As a journal writer (and teacher), it would have been wise of me to practice what I preach...that in the sort of writing that we do, there is really no such thing as irrelevance on the road to meaning; our minds' eye has a better sense of the whole picture than, consciously, we do.  Keep writing and the connections will make themselves known.  Memory, I should have reminded myself, comes in pieces, not all on the same track, either.

So here, writing now, the story picks itself up without hesitation.

In those long ago days, I wish I had continued reading about memory and the brain in more depth, because now it might have bolstered what I had been scrambling to understand during and beyond  Tom's visits, his clinical reports, scans and behavior.  As well as those changes in thinking and feeling which his disease pushed to the surface in all of us.

Memory, it seems to me, is not only about past experience but about the uses we make of it every minute, every second of our lives.  Though we learn it in elementary biology, it often escapes that searchlight of recall that the rest of the body outside the mind also holds memories, depending on them to function in the most ordinary ways...how to walk, how to talk, how to blink and recall pain or happiness, how to wake and sleep, how to eat, play, work, love, dance.

Nothing illuminated that more than Tom's last visit two weeks ago when he drew himself out of our brother Charles' car after the ride from the airport.  I could see he was slower of movement and will, though what impressed me more was the way his mind seemed to work differently than his body, as if a disconnection between them had occurred in the last two months since I'd seen him.  He had little trouble with what I will call intellectual memory (I'm sure there is a better term for it, but this isn't a scientific reflection, only a sister's impression)--indeed, facts about the present and the past came forth easily enough, if in halting speech.  His body, though, appeared to forget how to walk, even eat (though he still had the healthy appetite all of us do), or recognize direction.  Jean, bless her, had grown so accustomed to being his physical motivator that she could no longer leave him for even a few minutes.

EXERCISE 1
Rewrite the reflection on memory between "As a journal" and "in all of us.", inclusive, replacing "scrambling" with "struggling".
EXERCISE 2
Answer these questions from the reflection on memory:
(a) Whose car did Tom get out of after the ride from the airport?
(b) How long before his last visit had the writer last seen Tom?
(c) Who could no longer leave Tom for even a few minutes?
EXERCISE 3
Continue the reflection on memory and Tom's illness from its last sentence.
You will not need the records.

DATA FOR REVIEW
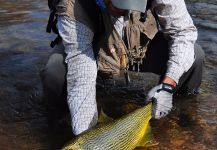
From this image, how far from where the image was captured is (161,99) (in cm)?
423

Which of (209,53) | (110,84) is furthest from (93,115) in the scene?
(209,53)

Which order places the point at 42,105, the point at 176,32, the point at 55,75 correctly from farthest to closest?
the point at 42,105 → the point at 55,75 → the point at 176,32

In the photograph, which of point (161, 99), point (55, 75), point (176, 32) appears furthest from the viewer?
point (55, 75)

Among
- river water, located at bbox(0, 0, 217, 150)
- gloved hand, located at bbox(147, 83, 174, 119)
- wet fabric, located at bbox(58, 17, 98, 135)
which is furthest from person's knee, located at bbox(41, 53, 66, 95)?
gloved hand, located at bbox(147, 83, 174, 119)

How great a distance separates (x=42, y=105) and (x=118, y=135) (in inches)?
72.1

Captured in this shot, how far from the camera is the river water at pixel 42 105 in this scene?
467cm

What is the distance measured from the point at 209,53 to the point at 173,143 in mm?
2666

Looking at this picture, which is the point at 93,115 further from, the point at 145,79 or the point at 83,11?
the point at 145,79

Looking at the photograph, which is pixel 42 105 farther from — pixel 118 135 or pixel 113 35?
pixel 118 135

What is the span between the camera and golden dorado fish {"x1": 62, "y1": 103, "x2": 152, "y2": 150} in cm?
357

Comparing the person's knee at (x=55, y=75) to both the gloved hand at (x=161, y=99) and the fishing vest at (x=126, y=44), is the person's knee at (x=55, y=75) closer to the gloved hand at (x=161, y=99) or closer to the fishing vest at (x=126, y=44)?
the fishing vest at (x=126, y=44)

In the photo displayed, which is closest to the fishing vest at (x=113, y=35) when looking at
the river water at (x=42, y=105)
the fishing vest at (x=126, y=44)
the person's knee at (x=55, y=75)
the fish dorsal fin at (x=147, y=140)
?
the fishing vest at (x=126, y=44)

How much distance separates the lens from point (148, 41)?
5.00 metres

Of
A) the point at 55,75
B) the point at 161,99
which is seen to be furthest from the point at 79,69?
the point at 161,99
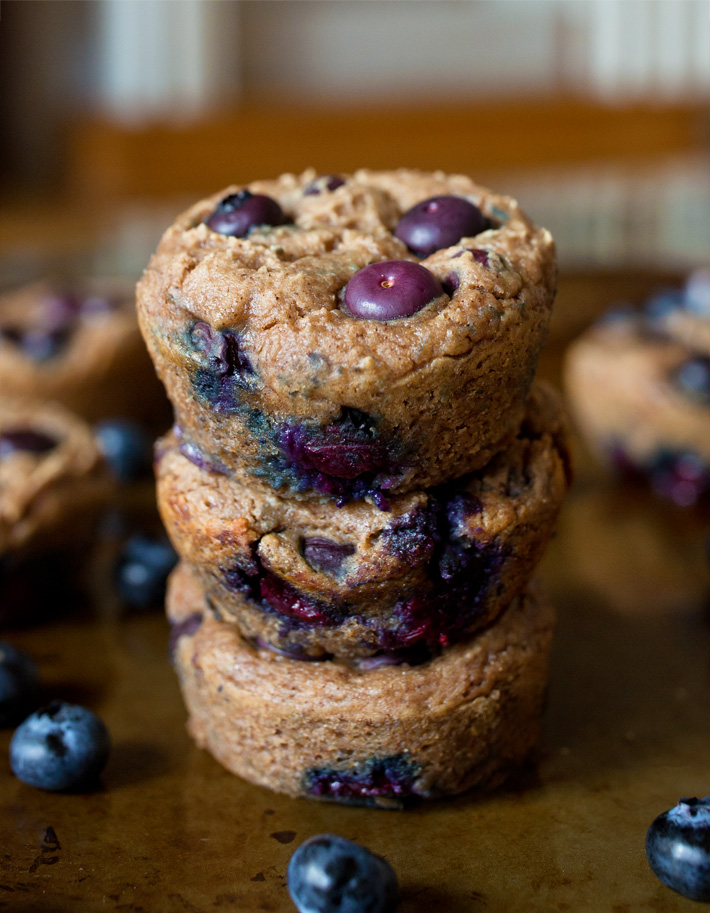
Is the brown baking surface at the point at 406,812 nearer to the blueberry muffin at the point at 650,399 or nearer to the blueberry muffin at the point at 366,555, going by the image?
the blueberry muffin at the point at 366,555

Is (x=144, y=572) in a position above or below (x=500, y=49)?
below

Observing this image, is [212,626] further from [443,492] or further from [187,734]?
[443,492]

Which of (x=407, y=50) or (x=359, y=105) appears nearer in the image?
(x=359, y=105)

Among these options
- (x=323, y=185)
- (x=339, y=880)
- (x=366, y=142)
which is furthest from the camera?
(x=366, y=142)

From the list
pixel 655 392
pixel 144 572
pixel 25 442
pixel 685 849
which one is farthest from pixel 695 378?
pixel 25 442

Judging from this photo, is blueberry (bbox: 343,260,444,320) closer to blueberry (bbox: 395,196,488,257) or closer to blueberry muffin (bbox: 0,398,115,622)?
blueberry (bbox: 395,196,488,257)

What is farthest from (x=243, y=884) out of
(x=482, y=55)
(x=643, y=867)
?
(x=482, y=55)

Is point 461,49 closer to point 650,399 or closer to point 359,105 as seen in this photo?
point 359,105
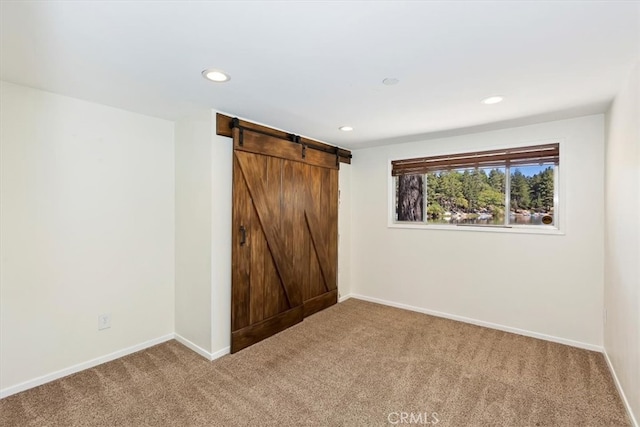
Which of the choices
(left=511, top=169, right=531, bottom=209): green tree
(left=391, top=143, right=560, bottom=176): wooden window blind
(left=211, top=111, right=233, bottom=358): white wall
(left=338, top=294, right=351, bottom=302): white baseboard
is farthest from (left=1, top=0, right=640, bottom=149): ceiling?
(left=338, top=294, right=351, bottom=302): white baseboard

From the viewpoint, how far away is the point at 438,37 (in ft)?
4.96

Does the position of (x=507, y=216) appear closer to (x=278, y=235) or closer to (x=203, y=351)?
(x=278, y=235)

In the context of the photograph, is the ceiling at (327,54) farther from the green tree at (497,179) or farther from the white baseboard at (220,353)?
the white baseboard at (220,353)

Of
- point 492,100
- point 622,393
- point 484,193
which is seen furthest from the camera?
point 484,193

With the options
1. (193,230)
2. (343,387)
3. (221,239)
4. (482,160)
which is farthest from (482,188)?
(193,230)

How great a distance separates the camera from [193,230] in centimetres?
288

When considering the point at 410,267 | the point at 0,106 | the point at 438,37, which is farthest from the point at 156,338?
the point at 438,37

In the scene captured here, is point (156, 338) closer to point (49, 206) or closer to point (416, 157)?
point (49, 206)

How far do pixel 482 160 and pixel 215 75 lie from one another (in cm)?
301

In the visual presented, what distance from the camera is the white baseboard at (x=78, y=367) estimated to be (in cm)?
217

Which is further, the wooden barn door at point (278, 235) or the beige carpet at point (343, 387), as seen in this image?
the wooden barn door at point (278, 235)

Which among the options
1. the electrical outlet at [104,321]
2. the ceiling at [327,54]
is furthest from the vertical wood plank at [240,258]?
the electrical outlet at [104,321]

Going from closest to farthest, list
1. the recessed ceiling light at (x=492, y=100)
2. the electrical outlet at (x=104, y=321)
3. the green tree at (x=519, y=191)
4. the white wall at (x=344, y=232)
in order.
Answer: the recessed ceiling light at (x=492, y=100), the electrical outlet at (x=104, y=321), the green tree at (x=519, y=191), the white wall at (x=344, y=232)

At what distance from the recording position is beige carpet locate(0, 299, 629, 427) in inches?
76.8
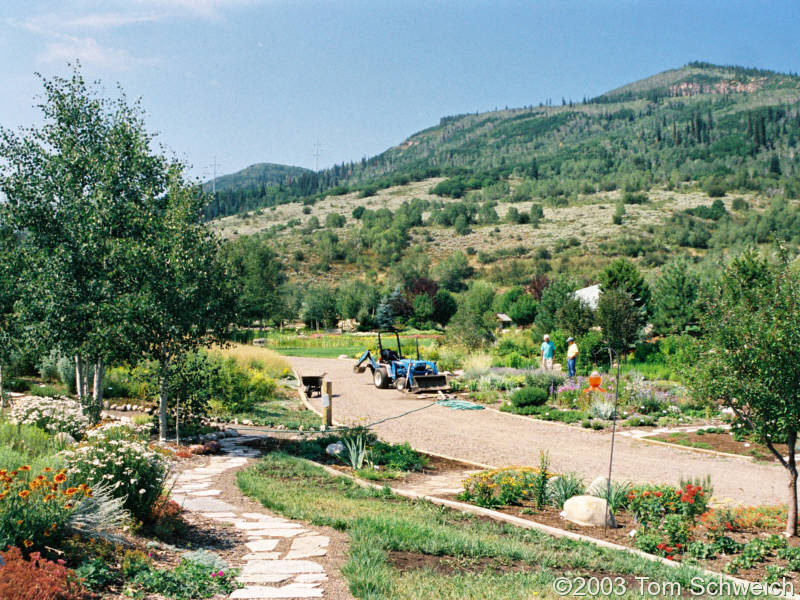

TASK RESPONSE 1
As a journal writer (and teacher), it would have been wise of me to practice what I preach...that in the sort of writing that we do, there is really no such thing as irrelevance on the road to meaning; our minds' eye has a better sense of the whole picture than, consciously, we do.  Keep writing and the connections will make themselves known.  Memory, I should have reminded myself, comes in pieces, not all on the same track, either.

So here, writing now, the story picks itself up without hesitation.

In those long ago days, I wish I had continued reading about memory and the brain in more depth, because now it might have bolstered what I had been struggling to understand during and beyond  Tom's visits, his clinical reports, scans and behavior.  As well as those changes in thinking and feeling which his disease pushed to the surface in all of us.

TASK RESPONSE 2
(a) His brother Charles' car.
(b) Two months.
(c) Jean.

TASK RESPONSE 3
It saddened all of us who had seen him in those last months because he appeared so unlike the take-charge, do-this younger brother that we (and he), beyond reason, were hoping would emerge again, even for short periods.  His favorite response to how he was feeling was, "Oh, I'm okay...really."

From the beginning, we were all cognizant (the brain holding that information firm; the spirit keeping it at bay) of the way his tumor would progress, and his life diminish with it.  But hope is one of those aspirations that rides the soul between mind and body; it was in us to hope for the best, even the impossible.

What I know now, watching Tom over these last years, and then watching him as, smoothly and quietly, he passed away early on the Monday after Easter, is that the brain is most remarkable at keeping us going beyond the body's tenure, purely by memory, and certainly by its compatriot trust.  That beyond what we think we have the strength for nonetheless invites us further to the realm of possibility. Through brain power, even damaged and waning, we are privileged to follow to that realm if we remember those lessons of living we have been storing unused for just such occasions as life--and death--carry us to.  There is a fine sense of timing inherent in us, and there is valor and fortitude for the grasping.  If we are lucky, we find them at hand at the right moments.

Only a day after his visit here, Tom's brain finally gave way.  In his hospice room, waking intermittently, but mostly sleeping, Tom was surrounded by as many of us as could come to stand watch, to be near and to comfort (but who comforts whom at such times, one asks?).  It is memory, and the force with which memory becomes us, that gives such moments their dignity and power.  Not a depletion of self as we wrongly assume when the body falters, but the transfer of a self into what we others can carry forward within us, the good continuing, the past a seamless thread on which life endures.

The faithful hand, Miss Mulock reminds us, will "keep what is worth keeping, and with the breath of kindness, blow the rest away."  And in Tom's passing, there is so much good to keep.